- [PASSAGE]
↓↓↓

The District of Maple Ridge has ordered a farmer who is constructing berms and roads on his property to stop such work near the edge of the North Alouette River.
Before Hang Cho can resume work within the 30-metre riparian zone, meant to protect fish habitat, he’ll have to apply for a permit.
District director of communication Fred Armstrong said Cho will not be permitted to encroach any further.
He can continue work to build roads that act like berms to protect his fields on 224th Street at 132nd Avenue, which are frequently flooded by the North Alouette River.
However, the Alouette Valley Association and Cho’s neighbours believe the fill will only exacerbate flooding in the low-lying neighbourhood.
A hydrology study done by the district, released last month, found that “raising or in-filling of land” on the flood plain displaces water and relocates the flooding problem to other properties.
“The agricultural land commission allows legitimate farmers to do work to make their farms more viable,” said Armstrong.
“What we are going to try to clarify is what is a protected farm use, what is the total extent of the road construction, and once we resolves those issues, we can report to the neighbours.”
The Agricultural Land Commission is monitoring the property with district staff.
The neighbours’ complaints and photographs of work being done in the watercourse setback area have also been forwarded to the federal Department of Fisheries and Oceans.
“Given the information that we have, it sounds like something we will look into as our workload allows,” said Fisheries and Oceans biologist Bruce Clark.
“At this time, it doesn’t sound like something that needs our immediate attention.”
Fill application deferred
A Maple Ridge resident wants a permit to dump 7,000 loads of soil on a property where fill has already been trucked, without permission.
Last week, Maple Ridge council deferred a decision on the application by Holly Long until its next meeting, although a staff report recommends not forwarding it to the Agricultural Land Commission.
Long wants to build a house, barn and garage on the property at 28487 – 108 Avenue, but needs to raise the property to construct them.
Long has applied to place 52,073 cubic metres of fill over three hectares, or 70 per cent of the 4.3 hectare property.
Between 6,000 and 7,000 truck loads would be required to fill the land to the extent requested.
Long, however, only needs 12,321 cubic metres of fill to construct the house, barn and garage and has already dumped fill on the property without a permit.
A staff report noted the district has issued several “stop work” orders and concerns have been raised by neighbours.
Although the property is not located in the flood plain, it sits above an aquifer used to supply water to the neighbourhood.
There is also a stream that runs along the property’s eastern boundary.

↑↑↑

- [PROMPT 1] Name every person identified by name in the Maple Ridge article.
- [PROMPT 2] Transcribe a portion of the Maple Ridge article word for word, beginning at the words "However, the Alouette" and stopping after the words "Fisheries and Oceans.".

- [EXTRACTED INFORMATION]

↓↓↓

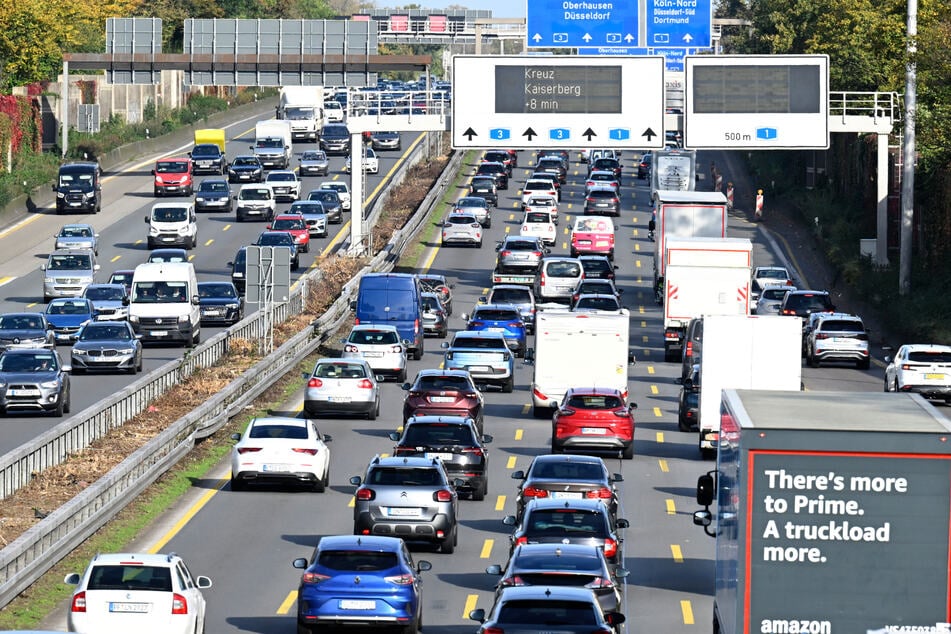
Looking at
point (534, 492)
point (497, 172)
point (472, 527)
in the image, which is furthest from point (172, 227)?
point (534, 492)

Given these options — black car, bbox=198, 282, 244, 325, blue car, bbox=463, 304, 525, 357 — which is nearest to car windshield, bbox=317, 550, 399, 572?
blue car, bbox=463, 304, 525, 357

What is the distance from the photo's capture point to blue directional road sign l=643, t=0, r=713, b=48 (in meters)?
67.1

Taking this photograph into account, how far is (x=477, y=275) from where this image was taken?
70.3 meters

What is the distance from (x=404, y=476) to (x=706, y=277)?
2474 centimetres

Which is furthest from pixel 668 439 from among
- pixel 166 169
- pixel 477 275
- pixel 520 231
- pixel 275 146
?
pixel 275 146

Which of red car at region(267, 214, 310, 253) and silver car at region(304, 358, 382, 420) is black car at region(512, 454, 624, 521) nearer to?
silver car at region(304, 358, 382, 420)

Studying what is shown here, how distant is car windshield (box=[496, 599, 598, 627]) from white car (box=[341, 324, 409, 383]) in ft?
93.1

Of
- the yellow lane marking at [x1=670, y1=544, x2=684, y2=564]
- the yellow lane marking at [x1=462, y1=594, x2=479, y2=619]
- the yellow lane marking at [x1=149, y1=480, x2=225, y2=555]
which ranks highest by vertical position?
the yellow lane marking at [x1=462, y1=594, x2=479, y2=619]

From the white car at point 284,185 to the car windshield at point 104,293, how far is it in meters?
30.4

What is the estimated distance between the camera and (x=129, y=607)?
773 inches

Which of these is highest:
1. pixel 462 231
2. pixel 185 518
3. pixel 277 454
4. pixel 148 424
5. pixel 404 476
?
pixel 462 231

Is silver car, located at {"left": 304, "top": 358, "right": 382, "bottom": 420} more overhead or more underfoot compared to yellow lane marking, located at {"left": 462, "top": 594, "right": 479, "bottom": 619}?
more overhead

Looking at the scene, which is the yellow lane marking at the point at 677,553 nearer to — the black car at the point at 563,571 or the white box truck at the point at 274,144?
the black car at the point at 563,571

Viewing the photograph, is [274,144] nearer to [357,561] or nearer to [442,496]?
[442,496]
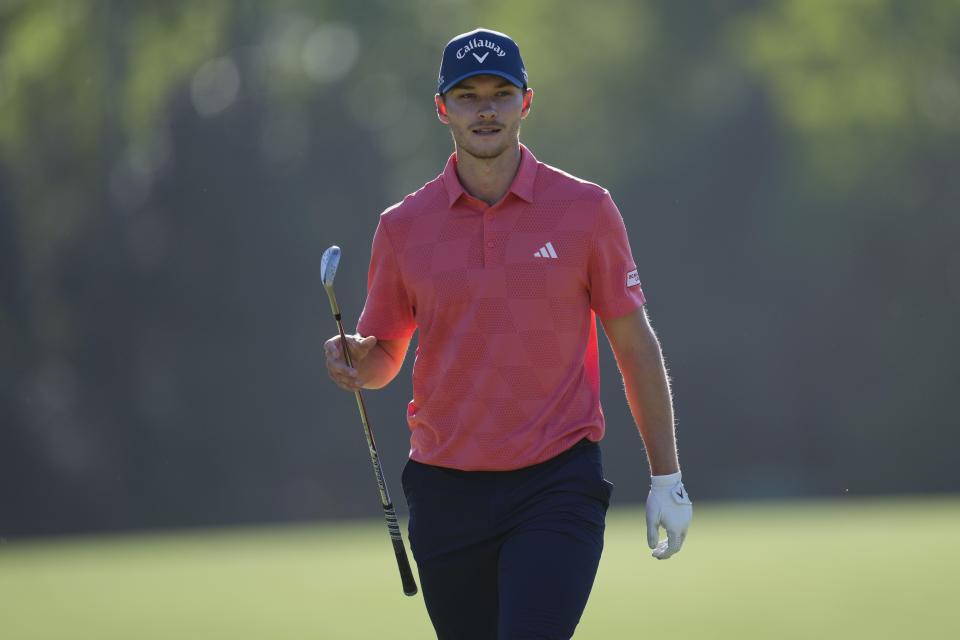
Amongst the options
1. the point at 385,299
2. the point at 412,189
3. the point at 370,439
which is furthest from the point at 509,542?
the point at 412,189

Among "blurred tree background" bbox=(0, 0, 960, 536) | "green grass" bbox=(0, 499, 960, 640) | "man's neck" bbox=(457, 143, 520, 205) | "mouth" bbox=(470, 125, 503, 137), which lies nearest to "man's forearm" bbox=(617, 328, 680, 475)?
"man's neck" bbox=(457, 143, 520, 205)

↑↑↑
↓↓↓

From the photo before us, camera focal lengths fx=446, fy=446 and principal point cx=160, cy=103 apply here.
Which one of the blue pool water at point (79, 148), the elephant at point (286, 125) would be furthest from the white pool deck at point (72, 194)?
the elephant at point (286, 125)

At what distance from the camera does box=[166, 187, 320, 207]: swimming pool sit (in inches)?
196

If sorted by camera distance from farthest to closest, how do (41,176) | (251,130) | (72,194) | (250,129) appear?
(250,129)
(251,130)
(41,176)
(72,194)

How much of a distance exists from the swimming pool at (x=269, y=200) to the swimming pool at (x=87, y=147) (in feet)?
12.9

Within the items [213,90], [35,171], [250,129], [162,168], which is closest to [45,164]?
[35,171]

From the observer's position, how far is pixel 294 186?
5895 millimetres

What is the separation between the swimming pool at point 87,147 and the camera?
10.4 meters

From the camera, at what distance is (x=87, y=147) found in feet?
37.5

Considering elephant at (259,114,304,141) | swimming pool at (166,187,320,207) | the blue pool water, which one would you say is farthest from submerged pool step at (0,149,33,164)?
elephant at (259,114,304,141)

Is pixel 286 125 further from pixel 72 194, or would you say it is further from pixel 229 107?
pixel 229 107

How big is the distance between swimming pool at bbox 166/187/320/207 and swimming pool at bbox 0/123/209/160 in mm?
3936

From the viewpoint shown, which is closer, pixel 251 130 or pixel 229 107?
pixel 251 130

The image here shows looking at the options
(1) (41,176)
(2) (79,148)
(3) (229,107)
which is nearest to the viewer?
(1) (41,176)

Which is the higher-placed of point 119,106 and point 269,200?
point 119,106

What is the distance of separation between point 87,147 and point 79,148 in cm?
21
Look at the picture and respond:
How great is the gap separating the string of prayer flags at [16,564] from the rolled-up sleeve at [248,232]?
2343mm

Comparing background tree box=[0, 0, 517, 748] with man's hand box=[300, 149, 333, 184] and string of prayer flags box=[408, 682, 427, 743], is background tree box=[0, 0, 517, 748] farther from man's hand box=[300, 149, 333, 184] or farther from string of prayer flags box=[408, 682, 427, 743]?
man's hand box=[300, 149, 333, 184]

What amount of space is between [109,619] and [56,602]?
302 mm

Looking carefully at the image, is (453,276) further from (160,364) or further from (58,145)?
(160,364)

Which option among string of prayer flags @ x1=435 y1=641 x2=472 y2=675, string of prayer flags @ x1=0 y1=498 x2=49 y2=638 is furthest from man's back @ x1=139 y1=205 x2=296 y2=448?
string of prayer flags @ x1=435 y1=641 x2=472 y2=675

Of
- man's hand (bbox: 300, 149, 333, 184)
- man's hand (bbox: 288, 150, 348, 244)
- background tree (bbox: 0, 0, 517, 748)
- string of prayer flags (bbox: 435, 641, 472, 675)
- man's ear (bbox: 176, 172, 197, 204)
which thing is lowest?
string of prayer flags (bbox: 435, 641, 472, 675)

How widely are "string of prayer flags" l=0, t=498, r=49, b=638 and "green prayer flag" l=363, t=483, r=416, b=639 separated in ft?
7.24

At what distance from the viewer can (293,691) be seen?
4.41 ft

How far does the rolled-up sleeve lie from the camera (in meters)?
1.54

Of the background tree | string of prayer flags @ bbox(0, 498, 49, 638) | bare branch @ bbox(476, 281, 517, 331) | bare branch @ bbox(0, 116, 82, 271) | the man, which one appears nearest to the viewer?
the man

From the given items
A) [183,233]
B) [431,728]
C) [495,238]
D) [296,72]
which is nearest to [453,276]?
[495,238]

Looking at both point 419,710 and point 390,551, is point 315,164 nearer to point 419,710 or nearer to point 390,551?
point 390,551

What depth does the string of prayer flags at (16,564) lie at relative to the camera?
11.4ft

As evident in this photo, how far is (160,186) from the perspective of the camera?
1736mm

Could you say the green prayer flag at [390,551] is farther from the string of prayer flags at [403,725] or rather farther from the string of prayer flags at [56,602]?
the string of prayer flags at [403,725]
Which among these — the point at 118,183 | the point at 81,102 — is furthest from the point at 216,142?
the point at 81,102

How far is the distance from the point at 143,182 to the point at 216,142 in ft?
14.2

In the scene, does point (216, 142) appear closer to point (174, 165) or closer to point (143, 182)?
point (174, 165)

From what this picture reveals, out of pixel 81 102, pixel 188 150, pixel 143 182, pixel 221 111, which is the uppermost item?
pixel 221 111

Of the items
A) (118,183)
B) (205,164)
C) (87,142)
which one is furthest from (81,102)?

↑↑↑

- [ANSWER AREA 1] Hang Cho, Fred Armstrong, Bruce Clark, Holly Long

- [ANSWER AREA 2]
However, the Alouette Valley Association and Cho’s neighbours believe the fill will only exacerbate flooding in the low-lying neighbourhood.
A hydrology study done by the district, released last month, found that “raising or in-filling of land” on the flood plain displaces water and relocates the flooding problem to other properties.
“The agricultural land commission allows legitimate farmers to do work to make their farms more viable,” said Armstrong.
“What we are going to try to clarify is what is a protected farm use, what is the total extent of the road construction, and once we resolves those issues, we can report to the neighbours.”
The Agricultural Land Commission is monitoring the property with district staff.
The neighbours’ complaints and photographs of work being done in the watercourse setback area have also been forwarded to the federal Department of Fisheries and Oceans.